[TEXT SHOWN]:

Local medical experts received wide attention after sharing the data and clinical effects of the world's first successful gene therapy clinical trial on congenital deafness, at the annual congress of European Society of Gene and Cell Therapy, the Eye and ENT Hospital of Fudan University in Shanghai said on Tuesday.

Experts said the first batch of children receiving innovative gene medicine has since been able to speak. It indicates the arrival of gene therapy to treat deafness, and boost the clinical application of gene treatment for congenital deafness.

The ESGCT congress is one of the most authoritative international conferences on gene and cell therapy in the world. This year's congress, from last Tuesday to Friday in Belgium, attracted over 2,500 top experts, scientists, researchers and industry insiders, who shared and exchanged their latest achievements in research, technical progress and innovative treatment.

Dr Shu Yilai, director of the hospital's inherited deafness diagnosis and treatment center, was invited by the conference to share their latest achievements.

There are 26 million people with congenital deafness in the world. In China, about 30,000 deaf children are born each year, 60 percent of them due to hereditary reasons, greatly impacting their hearing, language and intelligence development. But there is no effective medicine.

[TASK INSTRUCTIONS]:
[A] What is the Spanish for this sentence from the report on gene therapy for congenital deafness: "Experts said the first batch of children receiving innovative gene medicine has since been able to speak."?
[B] Output the part of the report on gene therapy for congenital deafness from "Local medical experts" up to and including "for congenital deafness.".
[C] Can you write the next part of the report on gene therapy for congenital deafness, starting after its last sentence?

[RECORD EXTRACTS]:
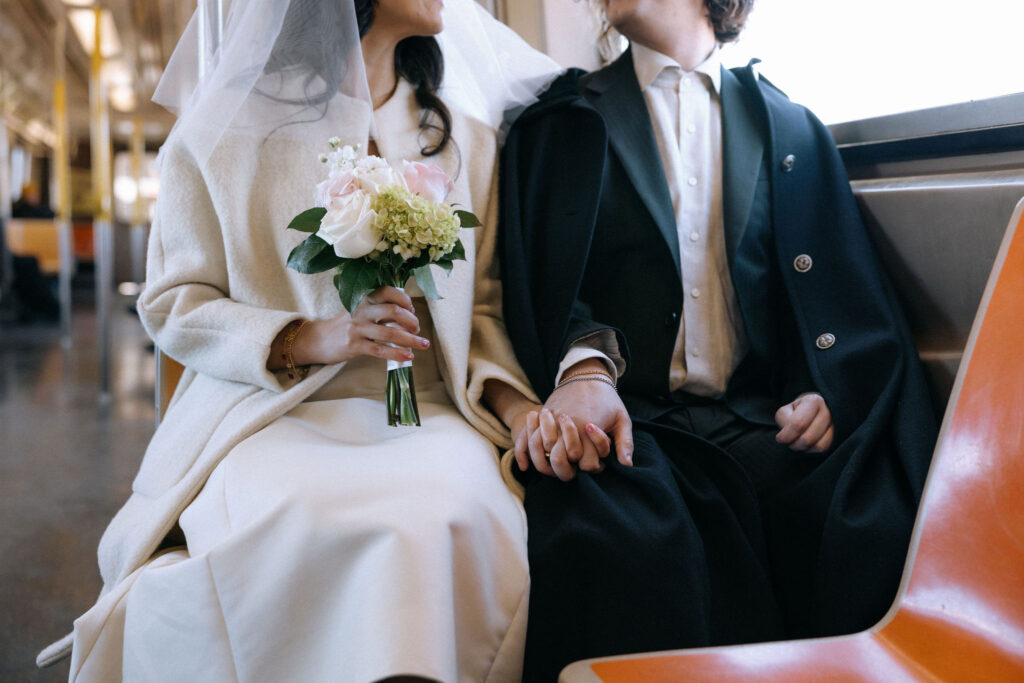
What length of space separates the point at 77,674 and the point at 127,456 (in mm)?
2885

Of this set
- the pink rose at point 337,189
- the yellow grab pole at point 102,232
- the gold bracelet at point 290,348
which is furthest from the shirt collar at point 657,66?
the yellow grab pole at point 102,232

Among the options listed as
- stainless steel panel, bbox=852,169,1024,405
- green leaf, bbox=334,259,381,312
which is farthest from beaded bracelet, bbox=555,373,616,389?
stainless steel panel, bbox=852,169,1024,405

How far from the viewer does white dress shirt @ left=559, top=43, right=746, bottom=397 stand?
1710 millimetres

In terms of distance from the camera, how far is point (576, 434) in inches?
52.8

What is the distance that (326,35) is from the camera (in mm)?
1540

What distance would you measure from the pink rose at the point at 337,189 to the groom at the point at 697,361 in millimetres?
445

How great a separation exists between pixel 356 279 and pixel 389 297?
2.5 inches

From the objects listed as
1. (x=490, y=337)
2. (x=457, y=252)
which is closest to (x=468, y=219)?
(x=457, y=252)

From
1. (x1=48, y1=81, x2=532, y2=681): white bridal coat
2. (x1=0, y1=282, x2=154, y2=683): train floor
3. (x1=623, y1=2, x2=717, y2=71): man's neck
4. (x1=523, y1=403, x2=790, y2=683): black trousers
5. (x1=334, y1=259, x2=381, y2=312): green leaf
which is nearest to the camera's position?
(x1=48, y1=81, x2=532, y2=681): white bridal coat

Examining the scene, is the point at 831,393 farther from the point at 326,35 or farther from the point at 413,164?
the point at 326,35

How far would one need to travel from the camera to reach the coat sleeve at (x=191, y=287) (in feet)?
4.92

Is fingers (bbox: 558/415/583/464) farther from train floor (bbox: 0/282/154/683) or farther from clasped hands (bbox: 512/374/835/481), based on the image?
train floor (bbox: 0/282/154/683)

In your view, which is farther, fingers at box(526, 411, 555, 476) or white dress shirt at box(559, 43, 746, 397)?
white dress shirt at box(559, 43, 746, 397)

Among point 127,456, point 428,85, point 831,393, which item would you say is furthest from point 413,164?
point 127,456
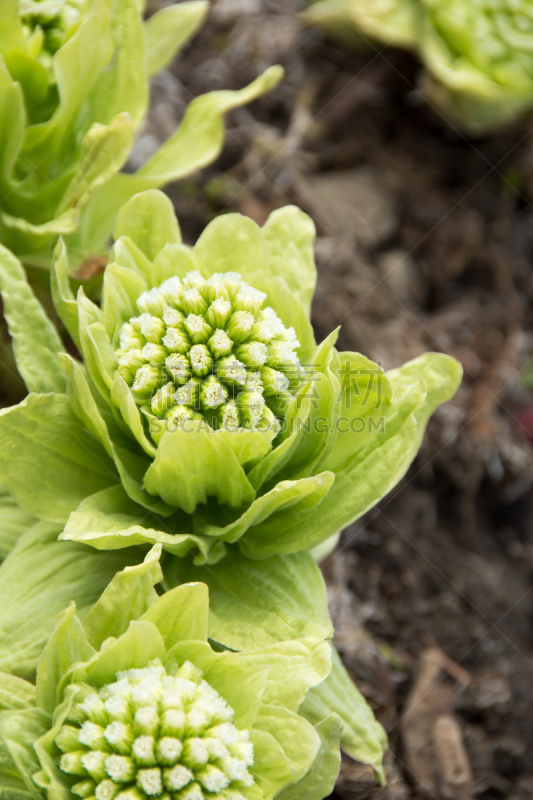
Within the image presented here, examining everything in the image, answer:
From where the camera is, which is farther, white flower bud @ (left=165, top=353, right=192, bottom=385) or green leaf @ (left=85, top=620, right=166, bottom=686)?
white flower bud @ (left=165, top=353, right=192, bottom=385)

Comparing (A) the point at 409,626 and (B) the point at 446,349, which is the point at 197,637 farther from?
(B) the point at 446,349

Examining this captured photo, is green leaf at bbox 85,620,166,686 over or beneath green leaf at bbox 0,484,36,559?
over

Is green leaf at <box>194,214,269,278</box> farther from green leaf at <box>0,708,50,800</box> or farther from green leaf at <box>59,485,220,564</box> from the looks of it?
green leaf at <box>0,708,50,800</box>

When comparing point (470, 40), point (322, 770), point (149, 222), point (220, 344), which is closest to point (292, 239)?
point (149, 222)

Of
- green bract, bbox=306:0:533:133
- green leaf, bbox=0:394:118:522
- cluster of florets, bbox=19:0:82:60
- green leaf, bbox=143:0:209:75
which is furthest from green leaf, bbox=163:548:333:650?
green bract, bbox=306:0:533:133

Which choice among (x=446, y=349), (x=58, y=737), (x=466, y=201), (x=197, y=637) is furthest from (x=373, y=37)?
(x=58, y=737)

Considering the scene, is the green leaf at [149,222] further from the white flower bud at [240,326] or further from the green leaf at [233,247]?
the white flower bud at [240,326]

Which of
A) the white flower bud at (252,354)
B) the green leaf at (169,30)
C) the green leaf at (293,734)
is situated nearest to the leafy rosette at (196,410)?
the white flower bud at (252,354)
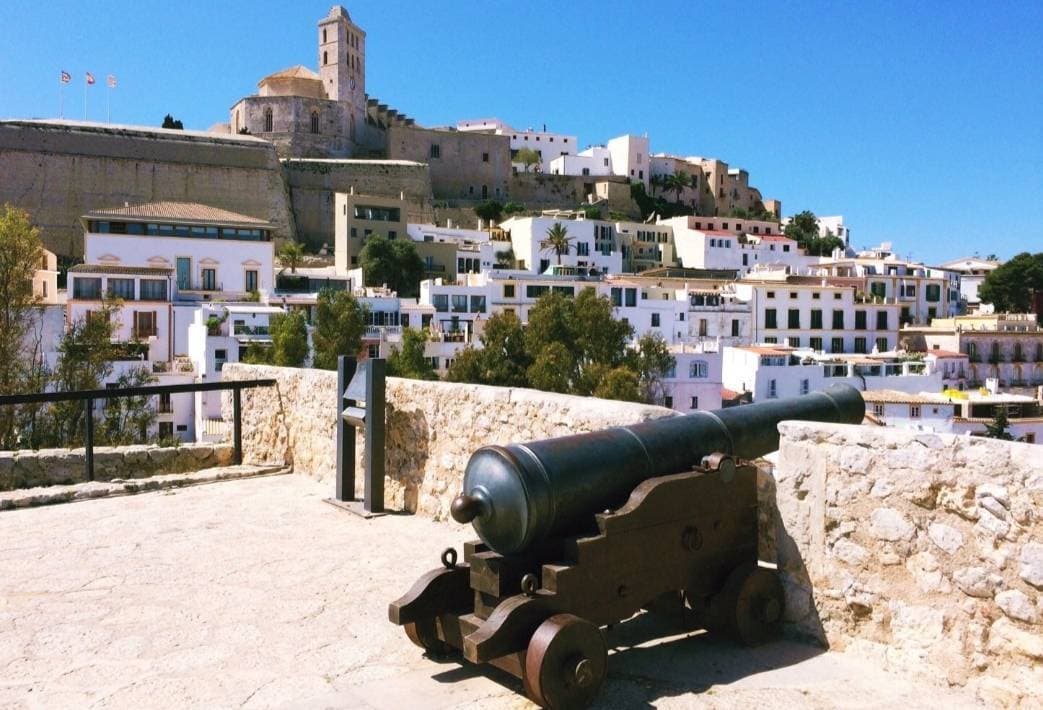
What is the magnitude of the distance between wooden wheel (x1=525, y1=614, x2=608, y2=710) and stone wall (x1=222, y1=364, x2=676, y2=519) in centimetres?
122

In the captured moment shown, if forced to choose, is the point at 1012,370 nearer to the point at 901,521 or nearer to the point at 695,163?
the point at 695,163

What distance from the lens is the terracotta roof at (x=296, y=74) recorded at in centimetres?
6794

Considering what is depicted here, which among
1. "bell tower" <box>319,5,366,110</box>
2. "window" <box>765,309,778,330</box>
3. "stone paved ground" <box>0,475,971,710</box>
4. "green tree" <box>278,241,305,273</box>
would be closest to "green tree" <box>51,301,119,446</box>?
"stone paved ground" <box>0,475,971,710</box>

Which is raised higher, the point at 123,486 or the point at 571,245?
the point at 571,245

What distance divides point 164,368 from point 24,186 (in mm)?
30427

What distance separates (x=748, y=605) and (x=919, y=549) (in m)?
0.61

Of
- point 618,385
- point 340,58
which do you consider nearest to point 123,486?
point 618,385

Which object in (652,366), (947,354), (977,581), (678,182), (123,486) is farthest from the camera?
(678,182)

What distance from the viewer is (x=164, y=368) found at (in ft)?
95.8

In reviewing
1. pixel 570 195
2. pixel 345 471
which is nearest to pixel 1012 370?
pixel 570 195

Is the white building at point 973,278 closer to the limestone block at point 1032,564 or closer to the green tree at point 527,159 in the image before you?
the green tree at point 527,159

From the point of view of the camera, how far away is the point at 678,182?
77375 millimetres

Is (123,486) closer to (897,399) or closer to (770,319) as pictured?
(897,399)

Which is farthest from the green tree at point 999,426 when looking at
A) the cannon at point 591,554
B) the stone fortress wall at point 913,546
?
the cannon at point 591,554
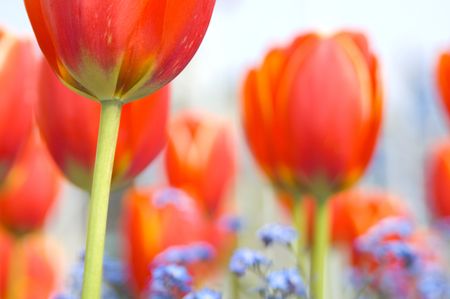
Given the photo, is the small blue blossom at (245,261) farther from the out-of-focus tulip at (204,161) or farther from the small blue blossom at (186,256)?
the out-of-focus tulip at (204,161)

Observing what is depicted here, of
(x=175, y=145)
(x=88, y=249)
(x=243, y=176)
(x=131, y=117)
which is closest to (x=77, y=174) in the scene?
(x=131, y=117)

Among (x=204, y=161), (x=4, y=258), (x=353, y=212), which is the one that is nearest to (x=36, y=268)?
(x=4, y=258)

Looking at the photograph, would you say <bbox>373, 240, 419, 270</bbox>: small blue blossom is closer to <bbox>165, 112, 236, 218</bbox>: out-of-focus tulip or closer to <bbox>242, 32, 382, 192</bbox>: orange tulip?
<bbox>242, 32, 382, 192</bbox>: orange tulip

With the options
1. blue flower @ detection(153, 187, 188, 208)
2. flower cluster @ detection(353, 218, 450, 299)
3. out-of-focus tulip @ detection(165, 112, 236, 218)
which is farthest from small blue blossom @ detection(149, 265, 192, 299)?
out-of-focus tulip @ detection(165, 112, 236, 218)

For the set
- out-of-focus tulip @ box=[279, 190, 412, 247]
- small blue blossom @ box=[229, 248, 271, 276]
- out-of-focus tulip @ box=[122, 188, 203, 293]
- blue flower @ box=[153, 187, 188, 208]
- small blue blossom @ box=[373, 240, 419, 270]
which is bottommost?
small blue blossom @ box=[229, 248, 271, 276]

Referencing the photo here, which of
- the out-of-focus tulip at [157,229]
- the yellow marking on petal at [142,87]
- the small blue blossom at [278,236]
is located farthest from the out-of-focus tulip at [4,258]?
the yellow marking on petal at [142,87]

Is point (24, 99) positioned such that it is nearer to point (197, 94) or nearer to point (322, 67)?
point (322, 67)
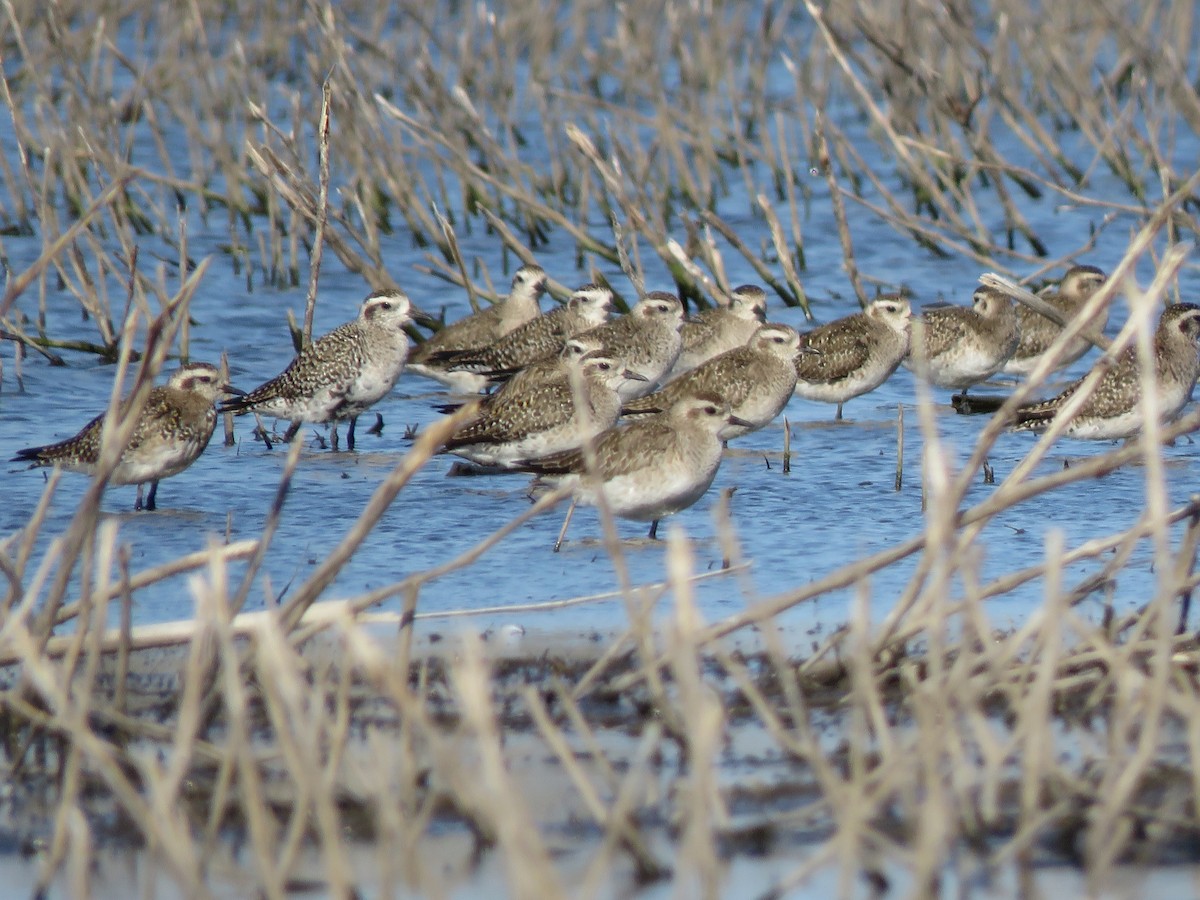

[RESPONSES BY TASK]:
[A] Los expertos dijeron que el primer grupo de niños que recibió el innovador medicamento génico ya ha podido hablar.

[B]
Local medical experts received wide attention after sharing the data and clinical effects of the world's first successful gene therapy clinical trial on congenital deafness, at the annual congress of European Society of Gene and Cell Therapy, the Eye and ENT Hospital of Fudan University in Shanghai said on Tuesday.

Experts said the first batch of children receiving innovative gene medicine has since been able to speak. It indicates the arrival of gene therapy to treat deafness, and boost the clinical application of gene treatment for congenital deafness.

[C]
The OTOF genetic mutation is an important factor in causing serious hearing loss and language disorder in children. To deal with the issue, local experts cooperated with international colleagues and pharmaceutical companies to develop gene medicine, creating a new era for deafness treatment.

The RRG-003 is an adeno-associated viral vector (AAV)-based gene therapy, which delivers normal or medicative genes into target cells, to compensate or correct defective or abnormal genes, realizing disease treatment and renovating hearing. Now the medicine is injected into the inner ears to help children with OTOF mutation to regain or improve hearing and language.

The clinical trial started in October, 2022 and doctors finished the first case treatment in December, 2022. The first child who received the injection has regained hearing for over 10 months and is able to have daily conversation, said the hospital, which has finished multiple cases of clinical trails, and is expanding the trial scale by recruiting more patients.